Money managers pushed to a new record short position in K.C. wheat futures and options in the week ended March 5 of 44,870 contracts from 41,557 a week earlier, and they raised short bets in Minneapolis wheat to 8,329 futures and options contracts from 8,198 in the prior week.
Speculators increased their net short in CBOT soybean futures and options in the week ended March 5 to 50,302 contracts from 35,982 in the previous week.
Money managers sold about 56,000 soybean futures and options contracts in the four weeks ended March 5, the most for such a period since early July.
In the week ended March 5, funds whittled bullish views in soybean oil to 21,038 futures and options contracts from 23,281 a week earlier, and they also decreased bearish views in soybean meal to 42,200 contracts from 48,616.
CBOT grain and oilseed futures have tumbled even further since March 5. On Friday, May corn and wheat hit new contract lows, while May soybeans sunk to their lowest levels since Nov. 27.
K.C. May wheat also touched new lows on Friday, as did the deferred Minneapolis contracts.
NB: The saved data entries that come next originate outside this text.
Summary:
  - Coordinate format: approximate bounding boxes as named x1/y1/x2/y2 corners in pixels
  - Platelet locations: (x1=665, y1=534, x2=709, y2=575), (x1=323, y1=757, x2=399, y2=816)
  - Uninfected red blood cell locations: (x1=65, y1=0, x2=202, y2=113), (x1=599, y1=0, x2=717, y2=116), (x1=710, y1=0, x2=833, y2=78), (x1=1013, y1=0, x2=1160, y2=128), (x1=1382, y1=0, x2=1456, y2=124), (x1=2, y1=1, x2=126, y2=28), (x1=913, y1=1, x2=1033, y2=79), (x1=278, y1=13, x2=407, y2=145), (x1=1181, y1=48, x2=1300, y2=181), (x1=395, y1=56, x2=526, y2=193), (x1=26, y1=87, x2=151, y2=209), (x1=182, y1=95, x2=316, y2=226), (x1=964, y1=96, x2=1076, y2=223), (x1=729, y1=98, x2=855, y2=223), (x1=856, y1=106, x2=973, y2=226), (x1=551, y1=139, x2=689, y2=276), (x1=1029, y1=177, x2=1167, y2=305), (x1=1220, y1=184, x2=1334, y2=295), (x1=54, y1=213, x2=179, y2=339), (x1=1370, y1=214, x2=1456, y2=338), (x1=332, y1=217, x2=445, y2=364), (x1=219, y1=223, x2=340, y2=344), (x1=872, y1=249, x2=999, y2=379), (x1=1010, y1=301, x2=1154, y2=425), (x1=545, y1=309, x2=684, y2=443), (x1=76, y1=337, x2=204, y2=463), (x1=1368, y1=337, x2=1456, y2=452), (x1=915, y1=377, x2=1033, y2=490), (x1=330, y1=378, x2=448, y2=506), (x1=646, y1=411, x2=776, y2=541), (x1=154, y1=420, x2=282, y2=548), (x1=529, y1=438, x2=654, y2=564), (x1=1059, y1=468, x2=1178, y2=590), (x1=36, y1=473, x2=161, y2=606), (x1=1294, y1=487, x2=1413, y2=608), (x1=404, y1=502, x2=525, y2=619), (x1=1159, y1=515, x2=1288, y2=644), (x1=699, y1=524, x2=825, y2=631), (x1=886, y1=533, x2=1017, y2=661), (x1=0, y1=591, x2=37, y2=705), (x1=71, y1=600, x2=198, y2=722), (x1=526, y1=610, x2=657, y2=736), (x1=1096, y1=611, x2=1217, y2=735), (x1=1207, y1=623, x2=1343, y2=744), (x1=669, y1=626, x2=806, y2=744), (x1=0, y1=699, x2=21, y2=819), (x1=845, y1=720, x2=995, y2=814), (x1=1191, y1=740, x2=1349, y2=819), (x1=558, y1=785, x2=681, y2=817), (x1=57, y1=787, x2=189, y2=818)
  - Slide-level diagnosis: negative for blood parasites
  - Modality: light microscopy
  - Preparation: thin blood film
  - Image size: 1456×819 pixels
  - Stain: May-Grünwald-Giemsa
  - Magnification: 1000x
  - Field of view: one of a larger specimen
Monthly supply and demand estimates from the U.S. Department of Agriculture on Friday did not help the cause as cuts were made to U.S. corn and wheat exports. Although many market participants feared cuts were inevitable, it left a sour mood over the grain market, and some wonder if these numbers need to be pared even further.
The U.S.-China trade war also has many in the industry losing hope over a nearby resolution. The market had been expecting a meeting between Presidents Donald Trump and Xi Jinping at the end of the month, but it was reported Friday that no date has been set and Beijing officials would not commit to a summit until they are sure of a deal.
This was frustrating for market watchers as the can continues to be kicked down the road on the trade talks. The original deadline of March 1 for the two sides to make a deal passed with very little fanfare, leaving traders with few clues as to when a deal might be coming.
The lack of a trade agreement between the two largest economies is most impactful on U.S. soybeans as China has traditionally accounted for half or more of U.S. exports in the past.
But there has also been hope, albeit fading, in the grains as President Trump has suggested that an agreement might add China to the list of frequent buyers of U.S. corn and wheat. A new customer for U.S. wheat might be helpful in offsetting the stiff competition recently offered by top exporter Russia.
Meanwhile, U.S. farmers will begin planting for the 2019 harvest in about a month, probably without knowing whether China plans to purchase any of the output, and how much.
Trade estimates suggest that commodity funds were net sellers across the board in CBOT grains and oilseeds over the last three sessions. The figures peg funds’ corn short to have surpassed 200,000 contracts by the end of the day Friday, while the wheat and soybean shorts were likely closer to 80,000 contracts.
The opinions expressed here are those of the author, a market analyst for Reuters.